## The problem
Reproduce everything from the line containing "How far removed" down to the line containing "Result: the storefront at [67,14]", both included, and nothing else.

## Dataset rows
******************************

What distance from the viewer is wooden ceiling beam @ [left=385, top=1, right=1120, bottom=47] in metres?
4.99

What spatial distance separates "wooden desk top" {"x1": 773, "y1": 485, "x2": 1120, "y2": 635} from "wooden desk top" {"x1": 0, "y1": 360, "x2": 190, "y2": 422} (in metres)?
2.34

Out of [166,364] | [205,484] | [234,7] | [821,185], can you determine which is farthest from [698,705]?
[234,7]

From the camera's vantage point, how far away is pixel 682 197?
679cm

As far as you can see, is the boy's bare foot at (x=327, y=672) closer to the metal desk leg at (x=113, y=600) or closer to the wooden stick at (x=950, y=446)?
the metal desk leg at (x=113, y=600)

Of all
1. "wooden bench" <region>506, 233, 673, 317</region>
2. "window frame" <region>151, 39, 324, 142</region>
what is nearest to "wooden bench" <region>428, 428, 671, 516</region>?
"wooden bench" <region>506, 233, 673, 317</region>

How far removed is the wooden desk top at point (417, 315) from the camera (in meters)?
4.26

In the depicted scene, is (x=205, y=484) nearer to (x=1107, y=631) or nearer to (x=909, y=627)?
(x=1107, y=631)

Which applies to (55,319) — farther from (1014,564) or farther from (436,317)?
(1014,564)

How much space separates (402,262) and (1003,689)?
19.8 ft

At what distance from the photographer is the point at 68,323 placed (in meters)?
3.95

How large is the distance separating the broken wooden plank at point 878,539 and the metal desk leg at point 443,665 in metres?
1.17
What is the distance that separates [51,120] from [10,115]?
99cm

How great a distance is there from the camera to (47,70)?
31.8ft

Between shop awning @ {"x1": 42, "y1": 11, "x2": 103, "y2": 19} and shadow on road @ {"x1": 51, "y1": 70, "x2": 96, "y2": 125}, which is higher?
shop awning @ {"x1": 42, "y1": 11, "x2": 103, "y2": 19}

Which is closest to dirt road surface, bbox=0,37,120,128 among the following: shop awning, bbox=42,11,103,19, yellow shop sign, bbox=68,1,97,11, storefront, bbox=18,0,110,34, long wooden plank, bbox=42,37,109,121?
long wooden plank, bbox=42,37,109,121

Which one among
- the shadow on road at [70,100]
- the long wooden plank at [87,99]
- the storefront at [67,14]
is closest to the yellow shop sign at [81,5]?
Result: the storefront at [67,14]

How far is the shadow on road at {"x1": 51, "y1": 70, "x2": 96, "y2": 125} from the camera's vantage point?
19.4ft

******************************

## Result below
How far removed is the wooden desk top at point (417, 315) from the camera (in meters)?
4.26

In the depicted scene, is (x=205, y=484) nearer to (x=1107, y=631) or nearer to (x=909, y=627)?
(x=1107, y=631)

Which applies to (55,319) — farther from (1014,564) or farther from (436,317)?
(1014,564)

How much space separates (402,262) and (1003,689)?
19.8 ft

At what distance from the photographer is the point at 68,323 placed (in meters)?
3.95

How large is the distance separating the broken wooden plank at point 878,539 and the metal desk leg at point 443,665 in metres?
1.17
What is the distance that separates [51,120] from [10,115]?
99cm

How great a distance is there from the camera to (47,70)?
31.8ft

Between shop awning @ {"x1": 42, "y1": 11, "x2": 103, "y2": 19} and shadow on road @ {"x1": 51, "y1": 70, "x2": 96, "y2": 125}, which is higher?
shop awning @ {"x1": 42, "y1": 11, "x2": 103, "y2": 19}

Which is closest to dirt road surface, bbox=0,37,120,128 among the following: shop awning, bbox=42,11,103,19, yellow shop sign, bbox=68,1,97,11, storefront, bbox=18,0,110,34, long wooden plank, bbox=42,37,109,121?
long wooden plank, bbox=42,37,109,121

Which one among
- the shadow on road at [70,100]
- the long wooden plank at [87,99]
- the storefront at [67,14]
is closest to the yellow shop sign at [81,5]?
Result: the storefront at [67,14]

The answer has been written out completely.